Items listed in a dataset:
★ ★ ★ ★

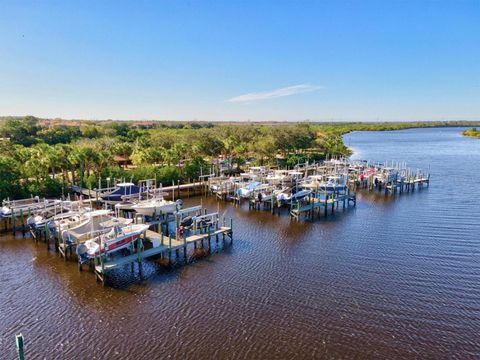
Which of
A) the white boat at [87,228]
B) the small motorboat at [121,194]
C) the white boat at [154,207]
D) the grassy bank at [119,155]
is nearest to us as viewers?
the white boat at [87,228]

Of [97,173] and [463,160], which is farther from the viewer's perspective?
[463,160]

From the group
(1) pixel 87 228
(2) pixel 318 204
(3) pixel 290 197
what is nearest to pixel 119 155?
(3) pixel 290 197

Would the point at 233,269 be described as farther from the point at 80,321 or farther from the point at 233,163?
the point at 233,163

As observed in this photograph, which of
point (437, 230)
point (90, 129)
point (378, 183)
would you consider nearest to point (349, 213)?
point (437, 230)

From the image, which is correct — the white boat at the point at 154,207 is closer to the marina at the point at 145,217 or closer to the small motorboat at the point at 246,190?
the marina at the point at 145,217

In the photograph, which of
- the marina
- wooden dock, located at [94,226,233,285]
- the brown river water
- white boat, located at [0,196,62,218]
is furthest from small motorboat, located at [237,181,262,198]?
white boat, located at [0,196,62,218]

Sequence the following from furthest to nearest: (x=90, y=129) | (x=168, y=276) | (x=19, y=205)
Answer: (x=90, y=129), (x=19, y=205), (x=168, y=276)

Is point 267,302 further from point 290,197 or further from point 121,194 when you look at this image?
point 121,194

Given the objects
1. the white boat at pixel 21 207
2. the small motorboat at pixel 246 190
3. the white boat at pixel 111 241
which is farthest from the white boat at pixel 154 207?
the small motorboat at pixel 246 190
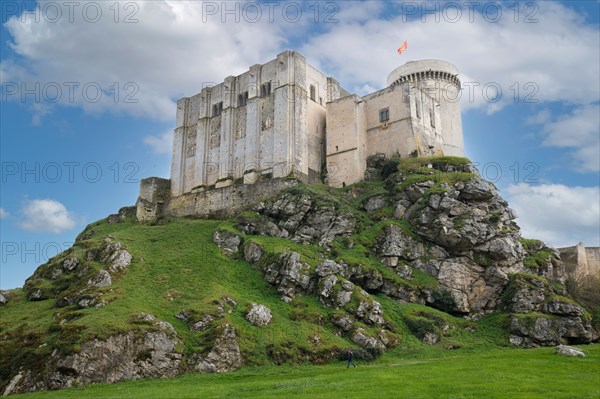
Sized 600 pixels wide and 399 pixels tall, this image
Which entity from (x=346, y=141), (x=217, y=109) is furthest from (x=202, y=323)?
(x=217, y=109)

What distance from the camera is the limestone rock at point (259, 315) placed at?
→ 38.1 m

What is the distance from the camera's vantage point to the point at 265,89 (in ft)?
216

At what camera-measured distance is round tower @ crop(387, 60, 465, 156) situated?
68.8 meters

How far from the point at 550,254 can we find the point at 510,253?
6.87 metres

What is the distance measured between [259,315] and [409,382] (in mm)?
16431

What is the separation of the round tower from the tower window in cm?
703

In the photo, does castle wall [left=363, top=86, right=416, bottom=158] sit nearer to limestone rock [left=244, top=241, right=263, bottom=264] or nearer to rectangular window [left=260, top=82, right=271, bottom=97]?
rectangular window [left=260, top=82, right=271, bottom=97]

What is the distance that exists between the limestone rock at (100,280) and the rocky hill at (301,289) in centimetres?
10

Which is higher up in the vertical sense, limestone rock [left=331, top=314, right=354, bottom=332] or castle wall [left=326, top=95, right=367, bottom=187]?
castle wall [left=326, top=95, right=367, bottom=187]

★ ★ ★ ★

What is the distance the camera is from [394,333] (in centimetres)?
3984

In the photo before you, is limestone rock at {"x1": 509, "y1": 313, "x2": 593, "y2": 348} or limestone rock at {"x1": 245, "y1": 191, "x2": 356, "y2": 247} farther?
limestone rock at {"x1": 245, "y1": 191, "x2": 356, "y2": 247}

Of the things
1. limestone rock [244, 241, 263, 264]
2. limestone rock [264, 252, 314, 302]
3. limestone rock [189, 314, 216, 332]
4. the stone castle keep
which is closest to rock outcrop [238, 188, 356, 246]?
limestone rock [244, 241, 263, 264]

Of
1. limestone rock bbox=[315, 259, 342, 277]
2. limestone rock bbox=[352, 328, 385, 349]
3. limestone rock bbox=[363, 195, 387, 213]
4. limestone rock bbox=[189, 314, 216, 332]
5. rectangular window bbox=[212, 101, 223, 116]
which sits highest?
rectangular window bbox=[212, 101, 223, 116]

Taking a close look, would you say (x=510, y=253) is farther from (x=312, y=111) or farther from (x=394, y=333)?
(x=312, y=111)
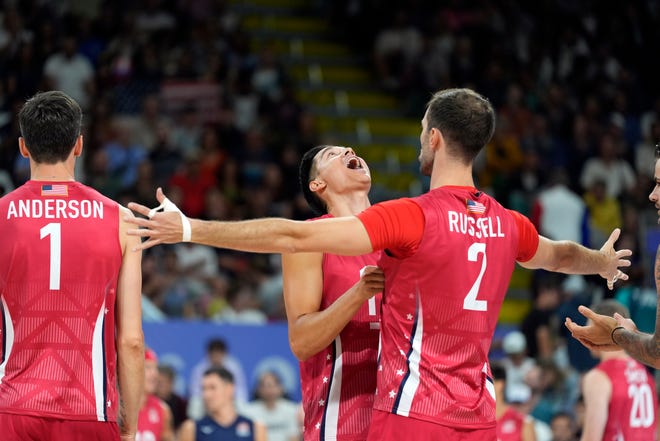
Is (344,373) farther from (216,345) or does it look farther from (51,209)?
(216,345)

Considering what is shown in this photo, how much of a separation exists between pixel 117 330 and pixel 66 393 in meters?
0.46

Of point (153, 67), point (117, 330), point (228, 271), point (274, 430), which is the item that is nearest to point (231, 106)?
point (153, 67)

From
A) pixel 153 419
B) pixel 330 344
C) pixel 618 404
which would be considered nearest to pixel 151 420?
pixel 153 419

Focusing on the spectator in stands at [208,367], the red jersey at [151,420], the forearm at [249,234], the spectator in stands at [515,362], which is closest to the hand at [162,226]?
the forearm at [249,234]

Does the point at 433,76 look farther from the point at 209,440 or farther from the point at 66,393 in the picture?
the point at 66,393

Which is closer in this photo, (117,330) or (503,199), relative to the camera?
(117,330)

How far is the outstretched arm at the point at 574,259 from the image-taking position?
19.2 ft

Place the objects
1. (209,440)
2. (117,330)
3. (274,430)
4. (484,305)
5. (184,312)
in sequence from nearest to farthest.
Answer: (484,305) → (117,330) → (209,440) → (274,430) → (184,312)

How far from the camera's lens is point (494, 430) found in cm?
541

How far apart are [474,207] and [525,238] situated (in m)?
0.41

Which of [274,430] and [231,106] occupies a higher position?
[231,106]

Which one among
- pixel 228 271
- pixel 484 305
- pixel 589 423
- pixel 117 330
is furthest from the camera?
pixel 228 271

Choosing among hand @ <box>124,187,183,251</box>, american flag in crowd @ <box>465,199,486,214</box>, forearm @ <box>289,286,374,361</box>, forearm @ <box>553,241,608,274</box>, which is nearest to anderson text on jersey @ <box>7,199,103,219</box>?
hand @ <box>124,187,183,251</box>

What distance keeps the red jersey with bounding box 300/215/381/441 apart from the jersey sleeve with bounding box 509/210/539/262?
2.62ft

★ ★ ★ ★

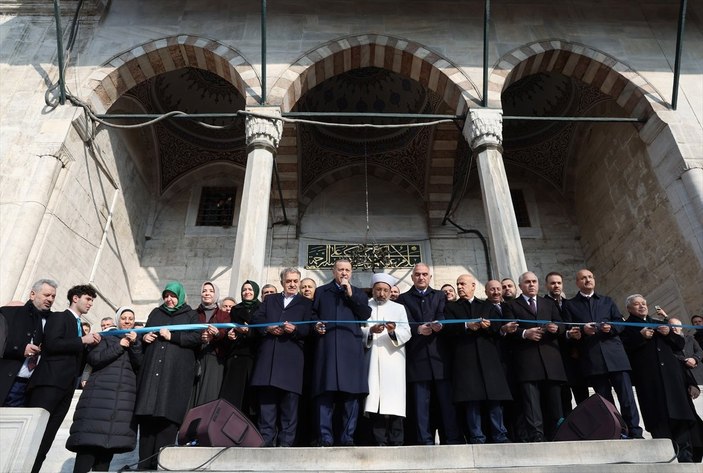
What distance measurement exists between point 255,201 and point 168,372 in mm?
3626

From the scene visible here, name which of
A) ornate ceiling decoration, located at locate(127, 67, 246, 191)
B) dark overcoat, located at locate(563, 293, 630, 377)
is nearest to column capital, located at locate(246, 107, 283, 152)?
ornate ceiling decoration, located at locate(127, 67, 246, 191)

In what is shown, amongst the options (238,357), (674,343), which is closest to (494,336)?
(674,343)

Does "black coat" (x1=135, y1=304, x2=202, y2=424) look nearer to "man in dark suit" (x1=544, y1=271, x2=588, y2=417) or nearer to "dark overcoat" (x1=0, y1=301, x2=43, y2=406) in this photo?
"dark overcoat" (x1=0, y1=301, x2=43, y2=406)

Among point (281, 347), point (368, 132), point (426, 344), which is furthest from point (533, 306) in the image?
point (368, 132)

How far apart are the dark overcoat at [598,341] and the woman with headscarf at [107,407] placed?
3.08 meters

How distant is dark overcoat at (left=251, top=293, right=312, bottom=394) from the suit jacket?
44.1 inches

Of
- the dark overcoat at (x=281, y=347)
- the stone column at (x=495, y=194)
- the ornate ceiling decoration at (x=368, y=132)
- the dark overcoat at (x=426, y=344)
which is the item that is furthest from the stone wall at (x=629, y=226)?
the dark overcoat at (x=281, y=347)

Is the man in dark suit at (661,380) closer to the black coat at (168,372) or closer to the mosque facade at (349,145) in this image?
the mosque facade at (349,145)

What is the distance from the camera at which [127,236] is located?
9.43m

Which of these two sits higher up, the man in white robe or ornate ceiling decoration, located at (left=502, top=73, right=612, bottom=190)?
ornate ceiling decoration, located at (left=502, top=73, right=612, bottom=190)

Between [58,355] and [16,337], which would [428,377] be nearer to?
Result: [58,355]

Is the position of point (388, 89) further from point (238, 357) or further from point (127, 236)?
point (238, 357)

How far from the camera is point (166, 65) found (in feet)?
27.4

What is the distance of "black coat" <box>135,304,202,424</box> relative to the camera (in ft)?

★ ★ ★ ★

Set task: Turn the lines of the records from the one containing "Among point (281, 347), point" through the one containing "3.08 meters" into a numbered list, skipping any blank lines.

The result:
1. Among point (281, 347), point (368, 132), point (426, 344), which is furthest from point (533, 306) in the image?
2. point (368, 132)
3. How far apart are the dark overcoat at [598,341] and the woman with headscarf at [107,407] placed?
4. 3.08 meters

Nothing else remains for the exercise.